### Instructions for the task
Format each line of the records below as a Markdown table with two columns, "Row" for a running number and "Entry" for the line, skipping blank lines. Leave the pictures out of the table.

### Materials provided
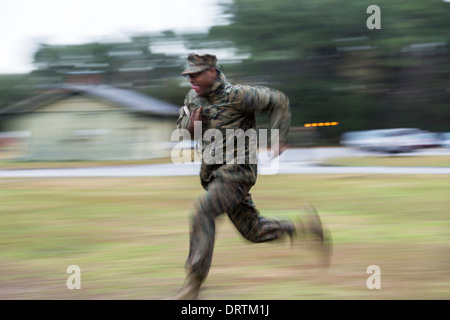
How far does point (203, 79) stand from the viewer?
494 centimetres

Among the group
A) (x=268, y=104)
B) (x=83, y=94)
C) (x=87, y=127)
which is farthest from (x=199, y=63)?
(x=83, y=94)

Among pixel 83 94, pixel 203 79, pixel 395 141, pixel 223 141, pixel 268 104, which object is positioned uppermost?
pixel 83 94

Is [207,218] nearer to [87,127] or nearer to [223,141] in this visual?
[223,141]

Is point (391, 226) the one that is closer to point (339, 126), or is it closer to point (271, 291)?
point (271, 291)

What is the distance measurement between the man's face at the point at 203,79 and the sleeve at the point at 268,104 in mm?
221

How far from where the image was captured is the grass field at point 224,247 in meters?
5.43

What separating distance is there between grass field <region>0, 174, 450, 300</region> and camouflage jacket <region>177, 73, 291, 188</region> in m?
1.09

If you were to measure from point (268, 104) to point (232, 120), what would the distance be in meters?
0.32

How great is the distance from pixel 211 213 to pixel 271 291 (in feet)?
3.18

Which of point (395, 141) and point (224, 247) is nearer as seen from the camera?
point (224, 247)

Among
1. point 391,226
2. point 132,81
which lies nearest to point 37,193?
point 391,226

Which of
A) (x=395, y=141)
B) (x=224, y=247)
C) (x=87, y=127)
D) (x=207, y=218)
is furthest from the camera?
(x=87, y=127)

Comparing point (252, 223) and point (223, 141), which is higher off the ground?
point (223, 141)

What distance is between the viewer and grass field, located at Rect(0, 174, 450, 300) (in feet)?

### Finished exercise
| Row | Entry |
|---|---|
| 1 | How far does point (203, 79) stand from the viewer? |
| 2 | 494 centimetres |
| 3 | Among the group |
| 4 | A) (x=268, y=104) |
| 5 | B) (x=83, y=94) |
| 6 | C) (x=87, y=127) |
| 7 | which is farthest from (x=199, y=63)? |
| 8 | (x=83, y=94) |
| 9 | Among pixel 83 94, pixel 203 79, pixel 395 141, pixel 223 141, pixel 268 104, which object is positioned uppermost? |
| 10 | pixel 83 94 |
| 11 | Is [207,218] nearer to [87,127] or nearer to [223,141] in this visual? |
| 12 | [223,141] |
| 13 | Is point (391, 226) the one that is closer to point (339, 126), or is it closer to point (271, 291)? |
| 14 | point (271, 291) |
| 15 | What is the distance measurement between the man's face at the point at 203,79 and the sleeve at the point at 268,104 in mm? |
| 16 | 221 |
| 17 | How far from where the image was captured is the grass field at point 224,247 in meters? |
| 18 | 5.43 |
| 19 | What separating distance is there between grass field <region>0, 174, 450, 300</region> and camouflage jacket <region>177, 73, 291, 188</region> in m? |
| 20 | 1.09 |
| 21 | If you were to measure from point (268, 104) to point (232, 120), what would the distance be in meters? |
| 22 | 0.32 |
| 23 | How great is the distance from pixel 211 213 to pixel 271 291 (in feet)? |
| 24 | 3.18 |
| 25 | Which of point (395, 141) and point (224, 247) is nearer as seen from the camera? |
| 26 | point (224, 247) |
| 27 | Among |
| 28 | 1. point 391,226 |
| 29 | 2. point 132,81 |
| 30 | which lies nearest to point 37,193? |
| 31 | point 391,226 |
| 32 | Which of |
| 33 | A) (x=395, y=141) |
| 34 | B) (x=224, y=247) |
| 35 | C) (x=87, y=127) |
| 36 | D) (x=207, y=218) |
| 37 | is furthest from the camera? |
| 38 | (x=87, y=127) |
| 39 | Comparing point (252, 223) and point (223, 141), which is higher off the ground? |
| 40 | point (223, 141) |
| 41 | What distance is between the viewer and grass field, located at Rect(0, 174, 450, 300) (in feet)? |